■ Task prompt
Quote precisely the final stretch of the listing: start at the line containing "Of the presented items" and stop after the last line.

(Saved data entries)

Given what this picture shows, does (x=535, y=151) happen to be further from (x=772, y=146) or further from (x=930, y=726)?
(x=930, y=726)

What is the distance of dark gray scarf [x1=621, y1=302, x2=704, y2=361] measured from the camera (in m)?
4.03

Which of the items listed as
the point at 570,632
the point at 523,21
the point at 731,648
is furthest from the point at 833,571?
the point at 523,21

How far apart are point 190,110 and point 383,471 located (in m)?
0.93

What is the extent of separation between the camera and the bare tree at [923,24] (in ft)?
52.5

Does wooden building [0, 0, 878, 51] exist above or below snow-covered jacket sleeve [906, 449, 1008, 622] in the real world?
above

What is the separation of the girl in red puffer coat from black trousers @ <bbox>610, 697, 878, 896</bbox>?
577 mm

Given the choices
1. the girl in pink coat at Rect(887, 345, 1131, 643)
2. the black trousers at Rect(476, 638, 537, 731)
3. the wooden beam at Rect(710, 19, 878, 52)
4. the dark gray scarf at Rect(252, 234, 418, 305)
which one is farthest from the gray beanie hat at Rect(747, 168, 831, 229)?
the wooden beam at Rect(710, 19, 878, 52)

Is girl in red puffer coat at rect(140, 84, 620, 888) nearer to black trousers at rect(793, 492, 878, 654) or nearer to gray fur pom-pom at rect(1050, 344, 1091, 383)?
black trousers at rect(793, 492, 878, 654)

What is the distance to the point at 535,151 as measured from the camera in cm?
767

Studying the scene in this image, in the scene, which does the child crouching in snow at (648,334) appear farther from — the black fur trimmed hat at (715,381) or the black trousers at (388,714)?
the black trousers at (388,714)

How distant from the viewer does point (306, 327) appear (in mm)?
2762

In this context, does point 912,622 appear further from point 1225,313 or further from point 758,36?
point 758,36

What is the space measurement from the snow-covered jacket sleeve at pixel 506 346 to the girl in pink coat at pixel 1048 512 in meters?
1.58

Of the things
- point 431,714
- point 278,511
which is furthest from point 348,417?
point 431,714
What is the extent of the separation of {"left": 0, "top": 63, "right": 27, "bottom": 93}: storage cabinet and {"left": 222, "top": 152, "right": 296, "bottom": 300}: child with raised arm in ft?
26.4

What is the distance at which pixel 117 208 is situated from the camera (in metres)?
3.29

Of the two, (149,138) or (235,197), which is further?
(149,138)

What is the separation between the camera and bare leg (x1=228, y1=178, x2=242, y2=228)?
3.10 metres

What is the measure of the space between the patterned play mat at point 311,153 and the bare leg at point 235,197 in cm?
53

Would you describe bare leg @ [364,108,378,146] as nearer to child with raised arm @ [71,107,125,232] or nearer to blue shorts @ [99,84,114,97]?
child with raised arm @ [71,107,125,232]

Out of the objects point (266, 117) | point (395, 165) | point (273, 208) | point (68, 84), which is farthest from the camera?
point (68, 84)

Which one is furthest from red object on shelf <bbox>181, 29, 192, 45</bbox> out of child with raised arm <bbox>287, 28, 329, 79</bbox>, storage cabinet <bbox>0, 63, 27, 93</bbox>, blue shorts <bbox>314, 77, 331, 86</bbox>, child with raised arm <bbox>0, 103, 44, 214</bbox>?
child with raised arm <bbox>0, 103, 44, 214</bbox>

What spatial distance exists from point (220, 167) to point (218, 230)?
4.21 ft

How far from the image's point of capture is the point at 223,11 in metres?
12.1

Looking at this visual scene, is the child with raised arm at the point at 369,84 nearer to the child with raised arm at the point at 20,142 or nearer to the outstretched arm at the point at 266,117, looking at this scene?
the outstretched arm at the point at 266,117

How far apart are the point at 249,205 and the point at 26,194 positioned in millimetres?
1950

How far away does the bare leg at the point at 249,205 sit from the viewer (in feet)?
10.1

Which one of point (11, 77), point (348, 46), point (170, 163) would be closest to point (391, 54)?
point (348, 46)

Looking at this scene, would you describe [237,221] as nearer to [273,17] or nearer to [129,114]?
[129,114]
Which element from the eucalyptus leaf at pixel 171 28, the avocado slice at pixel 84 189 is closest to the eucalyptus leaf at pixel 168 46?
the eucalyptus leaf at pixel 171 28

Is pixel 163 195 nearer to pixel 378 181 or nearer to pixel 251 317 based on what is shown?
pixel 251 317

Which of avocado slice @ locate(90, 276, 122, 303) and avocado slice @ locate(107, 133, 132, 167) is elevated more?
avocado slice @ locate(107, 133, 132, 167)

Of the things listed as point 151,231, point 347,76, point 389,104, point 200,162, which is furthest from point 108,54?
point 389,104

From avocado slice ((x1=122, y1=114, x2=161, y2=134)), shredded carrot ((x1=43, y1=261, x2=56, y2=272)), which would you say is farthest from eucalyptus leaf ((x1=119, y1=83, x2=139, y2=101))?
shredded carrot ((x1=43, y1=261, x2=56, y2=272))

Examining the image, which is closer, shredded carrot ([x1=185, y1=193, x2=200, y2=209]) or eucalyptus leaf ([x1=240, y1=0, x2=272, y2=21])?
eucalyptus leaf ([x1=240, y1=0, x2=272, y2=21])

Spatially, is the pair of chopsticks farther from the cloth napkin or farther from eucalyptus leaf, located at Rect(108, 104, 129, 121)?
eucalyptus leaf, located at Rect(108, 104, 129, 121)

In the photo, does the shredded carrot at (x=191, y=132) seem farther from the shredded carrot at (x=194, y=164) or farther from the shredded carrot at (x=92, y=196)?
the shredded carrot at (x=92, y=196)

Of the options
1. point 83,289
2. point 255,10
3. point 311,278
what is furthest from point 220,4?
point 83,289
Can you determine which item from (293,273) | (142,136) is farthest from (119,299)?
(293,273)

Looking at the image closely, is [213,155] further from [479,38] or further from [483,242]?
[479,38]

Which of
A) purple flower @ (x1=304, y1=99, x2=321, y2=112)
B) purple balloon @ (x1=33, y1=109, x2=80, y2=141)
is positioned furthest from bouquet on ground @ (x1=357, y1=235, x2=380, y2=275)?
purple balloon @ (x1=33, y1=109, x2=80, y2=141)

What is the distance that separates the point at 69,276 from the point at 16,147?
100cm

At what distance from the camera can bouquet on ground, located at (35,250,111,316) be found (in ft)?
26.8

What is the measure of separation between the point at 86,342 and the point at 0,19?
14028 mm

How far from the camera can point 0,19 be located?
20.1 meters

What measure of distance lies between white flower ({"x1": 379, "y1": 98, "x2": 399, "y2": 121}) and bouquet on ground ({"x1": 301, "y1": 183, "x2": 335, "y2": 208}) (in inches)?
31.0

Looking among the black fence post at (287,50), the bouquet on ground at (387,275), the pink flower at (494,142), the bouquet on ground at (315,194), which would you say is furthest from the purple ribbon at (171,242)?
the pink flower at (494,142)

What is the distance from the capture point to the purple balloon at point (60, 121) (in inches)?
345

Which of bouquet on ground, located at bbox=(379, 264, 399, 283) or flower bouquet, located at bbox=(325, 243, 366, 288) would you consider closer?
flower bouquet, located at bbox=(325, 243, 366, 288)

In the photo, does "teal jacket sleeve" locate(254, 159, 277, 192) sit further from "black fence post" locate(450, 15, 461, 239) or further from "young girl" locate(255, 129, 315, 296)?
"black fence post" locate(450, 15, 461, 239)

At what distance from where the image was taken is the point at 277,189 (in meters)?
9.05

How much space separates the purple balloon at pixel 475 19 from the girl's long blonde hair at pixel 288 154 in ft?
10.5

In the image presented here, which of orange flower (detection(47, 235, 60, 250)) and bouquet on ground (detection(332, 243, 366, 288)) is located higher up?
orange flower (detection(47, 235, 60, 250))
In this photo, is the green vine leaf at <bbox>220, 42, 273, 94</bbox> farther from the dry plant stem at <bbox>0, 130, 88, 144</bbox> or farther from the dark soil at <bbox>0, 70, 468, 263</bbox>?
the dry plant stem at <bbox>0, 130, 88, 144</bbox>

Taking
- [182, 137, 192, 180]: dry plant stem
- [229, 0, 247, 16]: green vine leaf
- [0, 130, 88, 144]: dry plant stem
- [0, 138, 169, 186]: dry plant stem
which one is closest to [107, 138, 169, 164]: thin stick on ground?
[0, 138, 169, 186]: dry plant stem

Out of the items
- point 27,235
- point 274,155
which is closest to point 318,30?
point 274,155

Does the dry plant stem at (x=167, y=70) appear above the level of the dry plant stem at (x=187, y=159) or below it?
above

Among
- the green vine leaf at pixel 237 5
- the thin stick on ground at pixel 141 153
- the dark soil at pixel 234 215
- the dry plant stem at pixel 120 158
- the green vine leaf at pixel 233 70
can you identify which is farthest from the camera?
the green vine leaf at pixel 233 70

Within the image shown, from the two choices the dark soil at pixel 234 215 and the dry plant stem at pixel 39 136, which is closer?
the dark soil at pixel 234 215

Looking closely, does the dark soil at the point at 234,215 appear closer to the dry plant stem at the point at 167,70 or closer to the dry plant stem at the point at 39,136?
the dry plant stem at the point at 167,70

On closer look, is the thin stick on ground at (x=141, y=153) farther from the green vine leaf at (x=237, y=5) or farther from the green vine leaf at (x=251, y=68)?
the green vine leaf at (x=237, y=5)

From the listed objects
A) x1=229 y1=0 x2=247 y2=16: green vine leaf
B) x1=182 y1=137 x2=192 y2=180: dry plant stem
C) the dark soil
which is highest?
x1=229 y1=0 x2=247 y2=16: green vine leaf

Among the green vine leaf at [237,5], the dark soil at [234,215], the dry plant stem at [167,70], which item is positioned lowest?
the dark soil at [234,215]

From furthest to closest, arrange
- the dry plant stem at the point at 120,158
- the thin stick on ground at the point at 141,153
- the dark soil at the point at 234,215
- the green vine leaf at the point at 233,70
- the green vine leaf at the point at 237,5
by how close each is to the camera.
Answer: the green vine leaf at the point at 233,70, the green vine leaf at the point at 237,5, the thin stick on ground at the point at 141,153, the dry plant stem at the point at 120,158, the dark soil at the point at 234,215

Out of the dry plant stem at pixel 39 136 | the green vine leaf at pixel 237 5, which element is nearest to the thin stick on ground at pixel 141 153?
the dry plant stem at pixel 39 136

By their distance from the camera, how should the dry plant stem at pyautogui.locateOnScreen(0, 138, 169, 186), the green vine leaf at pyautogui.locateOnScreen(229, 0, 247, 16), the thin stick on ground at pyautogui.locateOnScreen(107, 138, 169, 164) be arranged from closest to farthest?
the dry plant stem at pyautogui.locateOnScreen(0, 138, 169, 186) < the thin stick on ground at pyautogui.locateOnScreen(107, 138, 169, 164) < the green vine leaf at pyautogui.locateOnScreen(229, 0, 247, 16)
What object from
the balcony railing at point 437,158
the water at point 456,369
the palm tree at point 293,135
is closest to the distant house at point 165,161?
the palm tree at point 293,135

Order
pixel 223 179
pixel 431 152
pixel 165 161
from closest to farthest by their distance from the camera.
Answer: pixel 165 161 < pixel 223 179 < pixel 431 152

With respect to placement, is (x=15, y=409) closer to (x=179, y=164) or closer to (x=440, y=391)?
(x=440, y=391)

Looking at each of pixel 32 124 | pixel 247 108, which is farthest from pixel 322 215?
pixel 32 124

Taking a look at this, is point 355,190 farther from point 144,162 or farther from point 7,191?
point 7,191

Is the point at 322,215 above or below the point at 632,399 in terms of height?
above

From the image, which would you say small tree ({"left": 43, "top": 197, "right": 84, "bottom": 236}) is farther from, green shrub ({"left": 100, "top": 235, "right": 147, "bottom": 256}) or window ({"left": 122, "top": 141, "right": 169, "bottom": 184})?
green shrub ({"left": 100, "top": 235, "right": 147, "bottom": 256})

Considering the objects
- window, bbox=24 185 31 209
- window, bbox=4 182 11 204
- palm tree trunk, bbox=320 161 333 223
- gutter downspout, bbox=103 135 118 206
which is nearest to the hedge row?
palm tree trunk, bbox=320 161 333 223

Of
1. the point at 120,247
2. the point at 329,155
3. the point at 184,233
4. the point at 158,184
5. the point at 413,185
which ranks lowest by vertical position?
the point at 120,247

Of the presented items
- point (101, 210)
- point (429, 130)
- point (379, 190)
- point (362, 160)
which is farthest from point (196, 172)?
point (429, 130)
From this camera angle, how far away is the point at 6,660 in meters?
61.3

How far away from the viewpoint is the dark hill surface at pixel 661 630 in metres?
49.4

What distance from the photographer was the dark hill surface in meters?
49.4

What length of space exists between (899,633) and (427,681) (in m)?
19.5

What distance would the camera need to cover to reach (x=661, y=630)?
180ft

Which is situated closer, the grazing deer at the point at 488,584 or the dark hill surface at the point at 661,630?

■ Full response
Of the presented items
- point (101, 210)
- point (429, 130)
- point (379, 190)
- point (362, 160)
which is farthest from point (196, 172)?
point (429, 130)
From this camera angle, how far away is the point at 6,660 in meters?
61.3

How far away from the viewpoint is the dark hill surface at pixel 661 630 in metres?
49.4

What distance from the photographer was the dark hill surface in meters?
49.4

What length of space exists between (899,633) and (427,681) (in m)?
19.5

What distance would the camera need to cover to reach (x=661, y=630)?
180ft

Which is situated closer, the grazing deer at the point at 488,584 or the dark hill surface at the point at 661,630?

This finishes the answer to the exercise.